*DATA EXCERPTS*
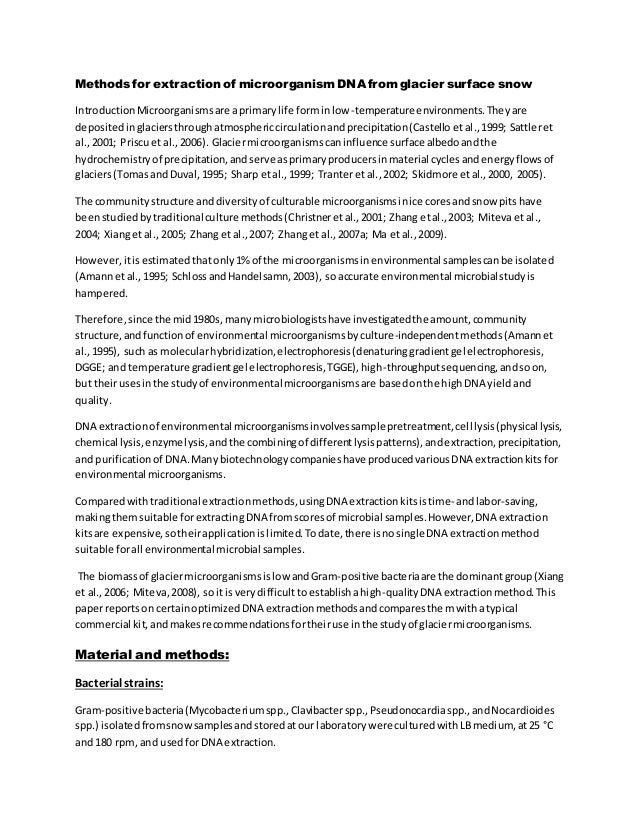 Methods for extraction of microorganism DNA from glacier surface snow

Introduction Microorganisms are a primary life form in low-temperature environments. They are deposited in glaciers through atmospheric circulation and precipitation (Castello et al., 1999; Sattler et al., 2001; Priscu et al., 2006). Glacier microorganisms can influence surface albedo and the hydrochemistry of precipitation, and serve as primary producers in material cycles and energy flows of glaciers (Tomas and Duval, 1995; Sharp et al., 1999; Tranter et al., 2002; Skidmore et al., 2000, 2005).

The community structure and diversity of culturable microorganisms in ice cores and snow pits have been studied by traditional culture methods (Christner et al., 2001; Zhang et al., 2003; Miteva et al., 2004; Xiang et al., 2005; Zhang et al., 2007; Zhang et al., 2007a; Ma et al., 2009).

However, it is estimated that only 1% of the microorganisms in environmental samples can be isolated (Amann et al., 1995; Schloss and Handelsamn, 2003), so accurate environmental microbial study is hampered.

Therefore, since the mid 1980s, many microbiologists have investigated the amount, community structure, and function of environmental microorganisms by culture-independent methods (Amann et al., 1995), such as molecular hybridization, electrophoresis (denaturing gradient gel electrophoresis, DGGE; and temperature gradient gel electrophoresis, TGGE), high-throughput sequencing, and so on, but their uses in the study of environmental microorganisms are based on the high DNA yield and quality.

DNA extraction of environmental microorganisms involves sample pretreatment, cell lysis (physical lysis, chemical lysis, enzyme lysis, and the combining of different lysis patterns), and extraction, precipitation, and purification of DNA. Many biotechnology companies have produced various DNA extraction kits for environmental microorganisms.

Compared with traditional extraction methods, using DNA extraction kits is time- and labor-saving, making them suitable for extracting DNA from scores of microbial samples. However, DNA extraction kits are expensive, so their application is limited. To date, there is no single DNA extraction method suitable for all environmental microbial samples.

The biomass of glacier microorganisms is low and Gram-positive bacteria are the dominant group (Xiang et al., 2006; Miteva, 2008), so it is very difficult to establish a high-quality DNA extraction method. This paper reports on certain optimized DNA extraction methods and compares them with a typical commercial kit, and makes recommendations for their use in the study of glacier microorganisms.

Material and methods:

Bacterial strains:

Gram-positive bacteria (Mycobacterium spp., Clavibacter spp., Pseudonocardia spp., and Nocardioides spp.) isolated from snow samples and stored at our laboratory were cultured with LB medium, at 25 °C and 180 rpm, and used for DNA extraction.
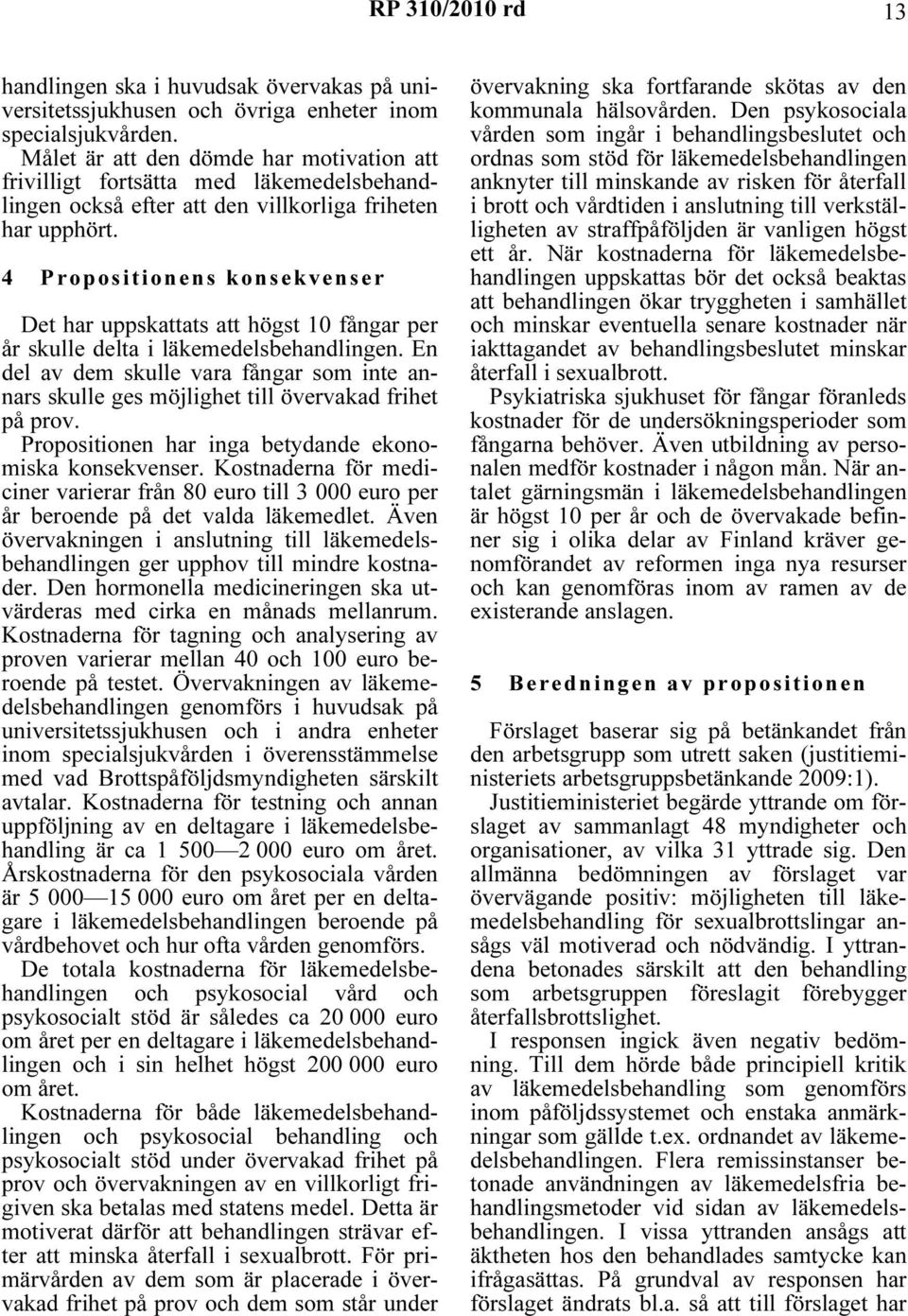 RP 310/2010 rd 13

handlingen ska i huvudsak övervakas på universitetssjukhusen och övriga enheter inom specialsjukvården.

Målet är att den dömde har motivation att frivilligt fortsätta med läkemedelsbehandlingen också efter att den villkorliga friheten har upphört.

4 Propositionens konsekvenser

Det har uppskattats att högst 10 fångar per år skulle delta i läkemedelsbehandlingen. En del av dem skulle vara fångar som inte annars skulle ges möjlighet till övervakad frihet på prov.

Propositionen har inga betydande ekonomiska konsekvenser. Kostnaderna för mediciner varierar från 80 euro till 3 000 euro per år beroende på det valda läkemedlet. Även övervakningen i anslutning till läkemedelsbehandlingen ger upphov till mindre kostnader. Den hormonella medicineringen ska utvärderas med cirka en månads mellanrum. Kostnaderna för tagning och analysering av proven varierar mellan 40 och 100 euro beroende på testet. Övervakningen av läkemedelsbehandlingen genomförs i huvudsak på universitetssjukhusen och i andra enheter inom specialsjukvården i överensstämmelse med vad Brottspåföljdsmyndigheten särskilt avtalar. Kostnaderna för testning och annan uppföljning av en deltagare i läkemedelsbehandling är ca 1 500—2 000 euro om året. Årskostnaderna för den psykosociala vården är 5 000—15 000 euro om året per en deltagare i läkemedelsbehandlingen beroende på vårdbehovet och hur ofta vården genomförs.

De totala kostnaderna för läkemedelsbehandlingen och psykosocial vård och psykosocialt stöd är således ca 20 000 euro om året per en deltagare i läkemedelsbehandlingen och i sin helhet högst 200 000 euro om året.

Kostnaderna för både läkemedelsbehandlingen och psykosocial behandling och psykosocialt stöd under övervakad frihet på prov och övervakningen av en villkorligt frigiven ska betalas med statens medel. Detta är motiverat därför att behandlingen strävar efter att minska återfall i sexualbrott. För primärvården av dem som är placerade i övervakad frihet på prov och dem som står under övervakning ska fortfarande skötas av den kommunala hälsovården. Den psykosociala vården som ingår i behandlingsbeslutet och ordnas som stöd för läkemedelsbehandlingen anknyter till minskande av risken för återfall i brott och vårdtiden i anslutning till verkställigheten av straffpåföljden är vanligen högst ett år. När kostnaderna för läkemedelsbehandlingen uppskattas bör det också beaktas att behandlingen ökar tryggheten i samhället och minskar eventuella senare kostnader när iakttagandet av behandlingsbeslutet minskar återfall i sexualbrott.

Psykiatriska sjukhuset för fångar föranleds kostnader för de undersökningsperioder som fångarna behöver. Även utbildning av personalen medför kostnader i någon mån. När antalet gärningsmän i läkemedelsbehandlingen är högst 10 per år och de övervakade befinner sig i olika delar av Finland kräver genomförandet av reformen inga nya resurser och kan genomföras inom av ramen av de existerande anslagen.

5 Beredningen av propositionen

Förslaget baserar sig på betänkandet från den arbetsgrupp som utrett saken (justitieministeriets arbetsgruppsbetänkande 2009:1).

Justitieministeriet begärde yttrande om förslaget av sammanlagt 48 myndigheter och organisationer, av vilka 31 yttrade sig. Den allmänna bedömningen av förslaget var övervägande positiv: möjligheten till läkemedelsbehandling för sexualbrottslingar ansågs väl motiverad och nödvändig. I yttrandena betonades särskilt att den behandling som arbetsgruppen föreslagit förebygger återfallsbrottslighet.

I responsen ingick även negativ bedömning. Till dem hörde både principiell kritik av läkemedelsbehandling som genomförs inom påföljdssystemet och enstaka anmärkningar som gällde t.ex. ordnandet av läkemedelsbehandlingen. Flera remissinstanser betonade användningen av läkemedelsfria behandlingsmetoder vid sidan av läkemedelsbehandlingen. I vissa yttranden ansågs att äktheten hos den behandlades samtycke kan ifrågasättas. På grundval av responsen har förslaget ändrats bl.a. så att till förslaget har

*EXERCISE INSTRUCTIONS*
Once the pictures are dropped, set down everything else in the records exactly.

*OUTPUT FOR THIS TASK*
 Methods for extraction of microorganism DNA from glacier surface snow

Introduction Microorganisms are a primary life form in low-temperature environments. They are deposited in glaciers through atmospheric circulation and precipitation (Castello et al., 1999; Sattler et al., 2001; Priscu et al., 2006). Glacier microorganisms can influence surface albedo and the hydrochemistry of precipitation, and serve as primary producers in material cycles and energy flows of glaciers (Tomas and Duval, 1995; Sharp et al., 1999; Tranter et al., 2002; Skidmore et al., 2000, 2005).

The community structure and diversity of culturable microorganisms in ice cores and snow pits have been studied by traditional culture methods (Christner et al., 2001; Zhang et al., 2003; Miteva et al., 2004; Xiang et al., 2005; Zhang et al., 2007; Zhang et al., 2007a; Ma et al., 2009).

However, it is estimated that only 1% of the microorganisms in environmental samples can be isolated (Amann et al., 1995; Schloss and Handelsamn, 2003), so accurate environmental microbial study is hampered.

Therefore, since the mid 1980s, many microbiologists have investigated the amount, community structure, and function of environmental microorganisms by culture-independent methods (Amann et al., 1995), such as molecular hybridization, electrophoresis (denaturing gradient gel electrophoresis, DGGE; and temperature gradient gel electrophoresis, TGGE), high-throughput sequencing, and so on, but their uses in the study of environmental microorganisms are based on the high DNA yield and quality.

DNA extraction of environmental microorganisms involves sample pretreatment, cell lysis (physical lysis, chemical lysis, enzyme lysis, and the combining of different lysis patterns), and extraction, precipitation, and purification of DNA. Many biotechnology companies have produced various DNA extraction kits for environmental microorganisms.

Compared with traditional extraction methods, using DNA extraction kits is time- and labor-saving, making them suitable for extracting DNA from scores of microbial samples. However, DNA extraction kits are expensive, so their application is limited. To date, there is no single DNA extraction method suitable for all environmental microbial samples.

The biomass of glacier microorganisms is low and Gram-positive bacteria are the dominant group (Xiang et al., 2006; Miteva, 2008), so it is very difficult to establish a high-quality DNA extraction method. This paper reports on certain optimized DNA extraction methods and compares them with a typical commercial kit, and makes recommendations for their use in the study of glacier microorganisms.

Material and methods:

Bacterial strains:

Gram-positive bacteria (Mycobacterium spp., Clavibacter spp., Pseudonocardia spp., and Nocardioides spp.) isolated from snow samples and stored at our laboratory were cultured with LB medium, at 25 °C and 180 rpm, and used for DNA extraction.
 RP 310/2010 rd 13

handlingen ska i huvudsak övervakas på universitetssjukhusen och övriga enheter inom specialsjukvården.

Målet är att den dömde har motivation att frivilligt fortsätta med läkemedelsbehandlingen också efter att den villkorliga friheten har upphört.

4 Propositionens konsekvenser

Det har uppskattats att högst 10 fångar per år skulle delta i läkemedelsbehandlingen. En del av dem skulle vara fångar som inte annars skulle ges möjlighet till övervakad frihet på prov.

Propositionen har inga betydande ekonomiska konsekvenser. Kostnaderna för mediciner varierar från 80 euro till 3 000 euro per år beroende på det valda läkemedlet. Även övervakningen i anslutning till läkemedelsbehandlingen ger upphov till mindre kostnader. Den hormonella medicineringen ska utvärderas med cirka en månads mellanrum. Kostnaderna för tagning och analysering av proven varierar mellan 40 och 100 euro beroende på testet. Övervakningen av läkemedelsbehandlingen genomförs i huvudsak på universitetssjukhusen och i andra enheter inom specialsjukvården i överensstämmelse med vad Brottspåföljdsmyndigheten särskilt avtalar. Kostnaderna för testning och annan uppföljning av en deltagare i läkemedelsbehandling är ca 1 500—2 000 euro om året. Årskostnaderna för den psykosociala vården är 5 000—15 000 euro om året per en deltagare i läkemedelsbehandlingen beroende på vårdbehovet och hur ofta vården genomförs.

De totala kostnaderna för läkemedelsbehandlingen och psykosocial vård och psykosocialt stöd är således ca 20 000 euro om året per en deltagare i läkemedelsbehandlingen och i sin helhet högst 200 000 euro om året.

Kostnaderna för både läkemedelsbehandlingen och psykosocial behandling och psykosocialt stöd under övervakad frihet på prov och övervakningen av en villkorligt frigiven ska betalas med statens medel. Detta är motiverat därför att behandlingen strävar efter att minska återfall i sexualbrott. För primärvården av dem som är placerade i övervakad frihet på prov och dem som står under övervakning ska fortfarande skötas av den kommunala hälsovården. Den psykosociala vården som ingår i behandlingsbeslutet och ordnas som stöd för läkemedelsbehandlingen anknyter till minskande av risken för återfall i brott och vårdtiden i anslutning till verkställigheten av straffpåföljden är vanligen högst ett år. När kostnaderna för läkemedelsbehandlingen uppskattas bör det också beaktas att behandlingen ökar tryggheten i samhället och minskar eventuella senare kostnader när iakttagandet av behandlingsbeslutet minskar återfall i sexualbrott.

Psykiatriska sjukhuset för fångar föranleds kostnader för de undersökningsperioder som fångarna behöver. Även utbildning av personalen medför kostnader i någon mån. När antalet gärningsmän i läkemedelsbehandlingen är högst 10 per år och de övervakade befinner sig i olika delar av Finland kräver genomförandet av reformen inga nya resurser och kan genomföras inom av ramen av de existerande anslagen.

5 Beredningen av propositionen

Förslaget baserar sig på betänkandet från den arbetsgrupp som utrett saken (justitieministeriets arbetsgruppsbetänkande 2009:1).

Justitieministeriet begärde yttrande om förslaget av sammanlagt 48 myndigheter och organisationer, av vilka 31 yttrade sig. Den allmänna bedömningen av förslaget var övervägande positiv: möjligheten till läkemedelsbehandling för sexualbrottslingar ansågs väl motiverad och nödvändig. I yttrandena betonades särskilt att den behandling som arbetsgruppen föreslagit förebygger återfallsbrottslighet.

I responsen ingick även negativ bedömning. Till dem hörde både principiell kritik av läkemedelsbehandling som genomförs inom påföljdssystemet och enstaka anmärkningar som gällde t.ex. ordnandet av läkemedelsbehandlingen. Flera remissinstanser betonade användningen av läkemedelsfria behandlingsmetoder vid sidan av läkemedelsbehandlingen. I vissa yttranden ansågs att äktheten hos den behandlades samtycke kan ifrågasättas. På grundval av responsen har förslaget ändrats bl.a. så att till förslaget har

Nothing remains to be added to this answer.